Leo Casey leoecasey at yahoo.com
Mon Dec 18 09:30:46 PST 2000


Doug writes:
> The Stranger, the Seattle alternate weekly,
> published a list of scabs in that city's newspaper
> strike
[http://www.thestranger.com/2000-12->07/other_news.html.] The union had asked them not to,
> saying it would look like they were going negative,
> but the Stranger did it anyway, denouncing the union
> a week later as a bunch of wimps (and their strike
> paper for sucking) http://www.thestranger.com/2000-
> 12-14/city.html What do folks think of
> this? >>

The decision of the union _not_ to go negative, in a public way, with the names of those who were scabbing on the strike may or may not have been a correct strategic choice. It would be next to impossible, at such a distance, to make an informed evaluation of their choice. But what is clear, on general principles, is that it was their choice -- and not someone else's -- to make. It is the livelihood and professional careers of the union members which is at stake, and it is their right -- and their right alone -- to make decisions about how to wage the fight to preserve and better it. I have always found that one of the hallmark of sectarian types which invariably makes me crazy is the willingness to fight to the last drop of someone else's blood. If it ain't your own blood, it ain't your decision to make.

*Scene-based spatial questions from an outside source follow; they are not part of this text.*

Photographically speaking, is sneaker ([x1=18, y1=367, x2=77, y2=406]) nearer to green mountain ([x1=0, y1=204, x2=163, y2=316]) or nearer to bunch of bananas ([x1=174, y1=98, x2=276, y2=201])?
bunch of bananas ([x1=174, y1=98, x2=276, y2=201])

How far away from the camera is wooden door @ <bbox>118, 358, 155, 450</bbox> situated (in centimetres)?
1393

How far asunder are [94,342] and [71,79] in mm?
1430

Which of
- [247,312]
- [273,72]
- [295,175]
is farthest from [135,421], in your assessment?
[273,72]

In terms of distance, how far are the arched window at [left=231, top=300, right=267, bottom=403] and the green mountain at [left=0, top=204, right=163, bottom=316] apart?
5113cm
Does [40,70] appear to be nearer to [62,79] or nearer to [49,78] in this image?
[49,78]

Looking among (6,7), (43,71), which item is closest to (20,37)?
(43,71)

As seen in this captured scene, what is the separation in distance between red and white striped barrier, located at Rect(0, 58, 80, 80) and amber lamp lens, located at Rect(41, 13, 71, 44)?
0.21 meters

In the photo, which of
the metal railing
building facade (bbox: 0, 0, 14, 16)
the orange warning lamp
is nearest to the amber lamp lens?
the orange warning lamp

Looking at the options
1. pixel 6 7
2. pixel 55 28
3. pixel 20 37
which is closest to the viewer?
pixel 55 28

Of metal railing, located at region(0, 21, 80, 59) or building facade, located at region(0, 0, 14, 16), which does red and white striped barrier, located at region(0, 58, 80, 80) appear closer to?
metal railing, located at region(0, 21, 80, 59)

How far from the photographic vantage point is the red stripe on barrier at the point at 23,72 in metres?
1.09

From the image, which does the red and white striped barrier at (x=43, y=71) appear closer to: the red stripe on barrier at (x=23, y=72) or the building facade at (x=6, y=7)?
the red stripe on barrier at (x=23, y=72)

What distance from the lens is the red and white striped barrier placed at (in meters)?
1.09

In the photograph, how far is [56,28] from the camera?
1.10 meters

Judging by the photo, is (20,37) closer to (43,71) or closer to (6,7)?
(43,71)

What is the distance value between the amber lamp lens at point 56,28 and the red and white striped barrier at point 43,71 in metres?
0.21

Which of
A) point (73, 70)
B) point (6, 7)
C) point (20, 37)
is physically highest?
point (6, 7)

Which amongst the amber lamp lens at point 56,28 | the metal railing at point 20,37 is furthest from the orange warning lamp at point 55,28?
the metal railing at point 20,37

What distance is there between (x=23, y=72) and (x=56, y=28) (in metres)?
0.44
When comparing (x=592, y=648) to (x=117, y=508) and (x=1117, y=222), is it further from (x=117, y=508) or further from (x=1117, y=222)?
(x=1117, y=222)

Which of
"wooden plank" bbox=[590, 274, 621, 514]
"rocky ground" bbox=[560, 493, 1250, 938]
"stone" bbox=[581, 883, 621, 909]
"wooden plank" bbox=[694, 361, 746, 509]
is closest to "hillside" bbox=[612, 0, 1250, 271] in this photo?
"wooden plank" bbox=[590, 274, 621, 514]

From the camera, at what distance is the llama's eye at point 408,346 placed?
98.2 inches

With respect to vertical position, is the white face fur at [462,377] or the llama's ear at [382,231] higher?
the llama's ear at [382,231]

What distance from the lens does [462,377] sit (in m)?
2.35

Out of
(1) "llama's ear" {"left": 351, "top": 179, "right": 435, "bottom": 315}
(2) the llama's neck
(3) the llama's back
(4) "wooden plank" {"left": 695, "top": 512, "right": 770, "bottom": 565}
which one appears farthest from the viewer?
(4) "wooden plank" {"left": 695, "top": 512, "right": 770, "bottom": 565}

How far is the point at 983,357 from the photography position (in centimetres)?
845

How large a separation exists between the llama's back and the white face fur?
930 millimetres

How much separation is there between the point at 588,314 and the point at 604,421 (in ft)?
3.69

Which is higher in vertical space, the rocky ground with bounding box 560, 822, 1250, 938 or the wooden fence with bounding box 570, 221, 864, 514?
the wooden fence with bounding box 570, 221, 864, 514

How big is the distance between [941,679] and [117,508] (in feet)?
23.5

Leo Casey United Federation of Teachers 260 Park Avenue South New York, New York 10010-7272 (212-598-6869)

Power concedes nothing without a demand. It never has, and it never will. If there is no struggle, there is no progress. Those who profess to favor freedom, and yet deprecate agitation are men who want crops without plowing the ground. They want rain without thunder and lightning. They want the ocean without the awful roar of its waters.